FINANCE minister Mthuli Ncube has hinted to Parliament that he will be introducing higher denominations of $10 and $20 notes in the near future.

Ncube revealed this on Thursday in the Senate while responding to a question by Masvingo Senator Tichinani Mavetera (MDC Alliance) on the practical steps that he was taking to deal with unscrupulous practices, whereby some businesses are demanding payment in United States dollars.

Ncube said to deal with re-dollarisation, he would first ensure that more cash, in terms of Zimbabwean dollars, was pumped into the system.

“In the last month, we put in cash to the tune of $110 million and we said that in the next six months, we will continue to put in more cash,” Ncube said.

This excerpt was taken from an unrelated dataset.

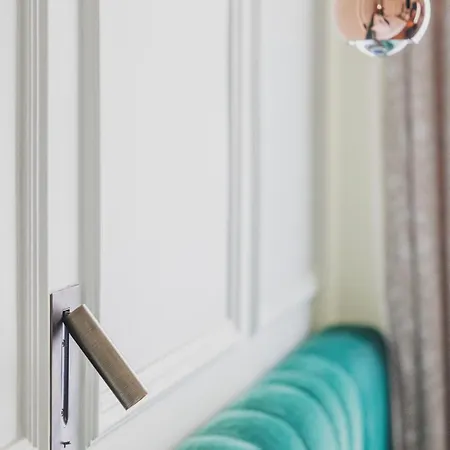 Singulier - Boutique & Anne Semonin 4* Bordeaux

“What we will do going forward is to also increase the size of the denomination. You can imagine that if it is $2 or $5 notes, you have to pack quite a lot of them into the automated teller machines to make withdrawals and so high denominations like $10 or $20 notes are needed going forward and we will be doing that,” he said.

Ncube said they were releasing the new $2 and $5 notes in dribs and drabs to avoid inflation.

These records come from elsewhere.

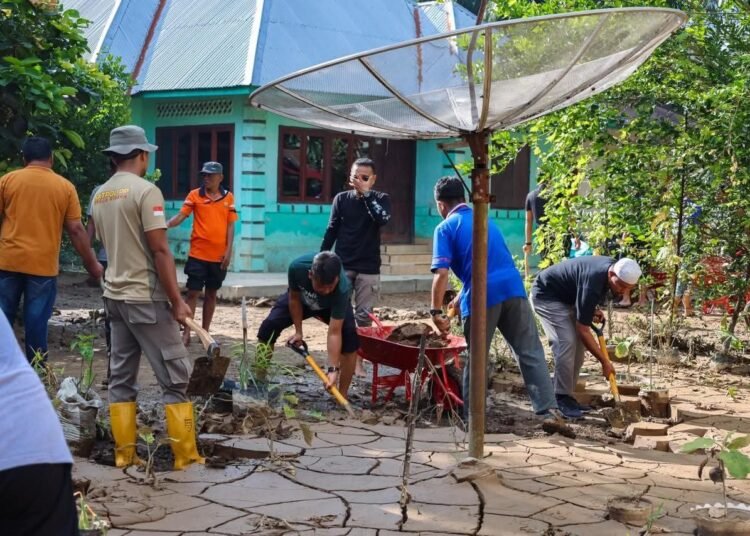 Pemko Pariaman (Pemko) melibatkan Aparatur Sipil Negara (ASN) untuk berpartisipasi aktif membersihkan rumah warga yang terdampak banjir di daerah tersebut, Rabu (3/12/2025) pagi.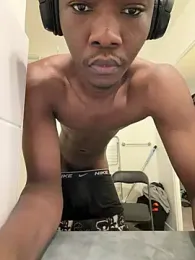 Blackbbcc23 — stripchat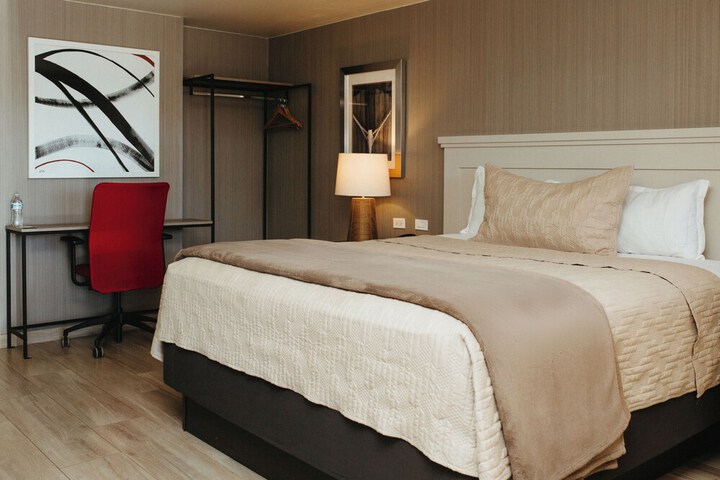 Room 6 of 41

“If we put in all the cash that is needed in one moment, it will increase inflation sharply, but also, it may impact the exchange rate and even cause more inflation and so we are using a strategy called a swap, where we are swapping RTGS [real time gross settlement] balances for cash with the bank,” he said.

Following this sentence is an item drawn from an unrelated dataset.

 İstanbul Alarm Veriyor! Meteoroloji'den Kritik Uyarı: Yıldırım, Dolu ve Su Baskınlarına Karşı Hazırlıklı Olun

“What that does is it helps you pump cash into the economy, but without increasing the aggregate amount of cash in circulation.”

The Finance minister said at the moment, the cash in circulation in Zimbabwe, as a percentage of the stock of cash, is just above 4%.

“This is well below that of similar countries in the region. We should double that and that means we have to put in about $1 billion into the economy. That is the first strategy,” Ncube said.

He said the second strategy was legal enforcement to ensure that the Reserve Bank of Zimbabwe (RBZ) is given enough teeth, powers and legal instruments to enforce the use of domestic currency and also impose adequate penalties to dissuade those who demand payments in US dollars from doing so.

“So, I will be bringing before this august House, as part of the Finance Bill, some provisions and amendments of the RBZ Act to give more teeth to the Reserve Bank,” the Treasury boss said.

He said to ensure that the country does not re-dollarise, he would put more cash into the system, which would also strengthen the use of the local currency and build confidence around it, thereby discouraging the use of the greenback.